Spoken Corpus Comes To Life
A The compiling of dictionaries has been historically the provenance of studious professorial types - usually bespectacled - who love to pore over weighty tomes and make pronouncements on the finer nuances of meaning. They were probably good at crosswords and definitely knew a lot of words, but the image was always rather dry and dusty. The latest technology, and simple technology at that, is revolutionising the content of dictionaries and the way they are put together.
B For the first time, dictionary publishers are incorporating real, spoken English into their data. It gives lexicographers (people who write dictionaries) access to a more vibrant, up-to-date vernacular language which has never really been studied before. In one project, 150 volunteers each agreed to discreetly tie a Walkman recorder to their waist and leave it running for anything up to two weeks. Every conversation they had was recorded. When the data was collected, the length of tapes was 35 times the depth of the Atlantic Ocean. Teams of audio typists transcribed the tapes to produce a computerised database of ten million words.
C This has been the basis - along with an existing written corpus - for the Language Activator dictionary, described by lexicographer Professor Randolph Quirk as “the book the world has been waiting for”. It shows advanced foreign learners of English how the language is really used. In the dictionary, key words such as “eat” are followed by related phrases such as “wolf down” or “be a picky eater”, allowing the student to choose the appropriate phrase.

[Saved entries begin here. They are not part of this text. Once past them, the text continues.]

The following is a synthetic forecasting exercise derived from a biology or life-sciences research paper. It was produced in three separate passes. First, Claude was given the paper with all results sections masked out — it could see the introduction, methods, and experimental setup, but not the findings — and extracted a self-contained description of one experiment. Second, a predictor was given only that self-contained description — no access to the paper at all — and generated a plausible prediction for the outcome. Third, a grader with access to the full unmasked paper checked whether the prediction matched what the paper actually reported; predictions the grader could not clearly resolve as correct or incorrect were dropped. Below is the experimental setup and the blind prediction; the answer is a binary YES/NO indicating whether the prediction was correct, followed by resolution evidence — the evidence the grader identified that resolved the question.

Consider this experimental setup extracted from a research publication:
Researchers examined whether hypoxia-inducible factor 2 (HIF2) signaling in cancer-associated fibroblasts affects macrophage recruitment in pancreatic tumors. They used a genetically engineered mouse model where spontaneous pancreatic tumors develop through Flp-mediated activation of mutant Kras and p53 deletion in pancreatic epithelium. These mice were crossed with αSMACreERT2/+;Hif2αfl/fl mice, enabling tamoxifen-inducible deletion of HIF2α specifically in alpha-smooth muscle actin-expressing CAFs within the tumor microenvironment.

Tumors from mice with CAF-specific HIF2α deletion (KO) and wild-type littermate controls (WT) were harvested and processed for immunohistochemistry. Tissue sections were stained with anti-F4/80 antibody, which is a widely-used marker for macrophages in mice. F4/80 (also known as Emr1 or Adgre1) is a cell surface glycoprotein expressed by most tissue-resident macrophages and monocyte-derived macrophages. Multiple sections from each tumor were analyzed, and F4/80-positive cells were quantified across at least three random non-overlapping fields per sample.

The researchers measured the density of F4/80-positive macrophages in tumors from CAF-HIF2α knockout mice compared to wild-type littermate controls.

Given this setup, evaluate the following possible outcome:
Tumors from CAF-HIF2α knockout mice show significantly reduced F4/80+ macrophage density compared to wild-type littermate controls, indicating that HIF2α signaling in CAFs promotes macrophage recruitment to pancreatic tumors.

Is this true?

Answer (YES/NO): YES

D “This kind of research would be impossible without computers,” said Delia Summers, a director of dictionaries. “It has transformed the way lexicographers work. If you look at the word “like”, you may intuitively think that the first and most frequent meaning is the verb, as in “I like swimming”. It is not. It is the preposition, as in: “she walked like a duck”. Just because a word or phrase is used doesn’t mean it ends up in a dictionary. The sifting out process is as vital as ever. But the database does allow lexicographers to search for a word and find out how frequently it is used - something that could only be guessed at intuitively before.
E Researchers have found that written English works in a very different way to spoken English. The phrase “say what you like” literally means “feel free to say anything you want”, but in reality it is used, evidence shows, by someone to prevent the other person voicing disagreement. The phrase “it”s a question of crops up on the database over and over again. It has nothing to do with enquiry, but it’s one of the most frequent English phrases which has never been in a language learner’s dictionary before: it is now.
F The Spoken Corpus computer shows how inventive and humorous people are when they are using language by twisting familiar phrases for effect. It also reveals the power of the pauses and noises we use to play for time, convey emotion, doubt and irony.
G For the moment, those benefiting most from the Spoken Corpus are foreign learners. “Computers allow lexicographers to search quickly through more examples of real English,” said Professor Geoffrey Leech of Lancaster University. “They allow dictionaries to be more accurate and give a feel for how language is being used.” The Spoken Corpus is part of the larger British National Corpus, an initiative carried out by several groups involved in the production of language learning materials: publishers, universities and the British Library.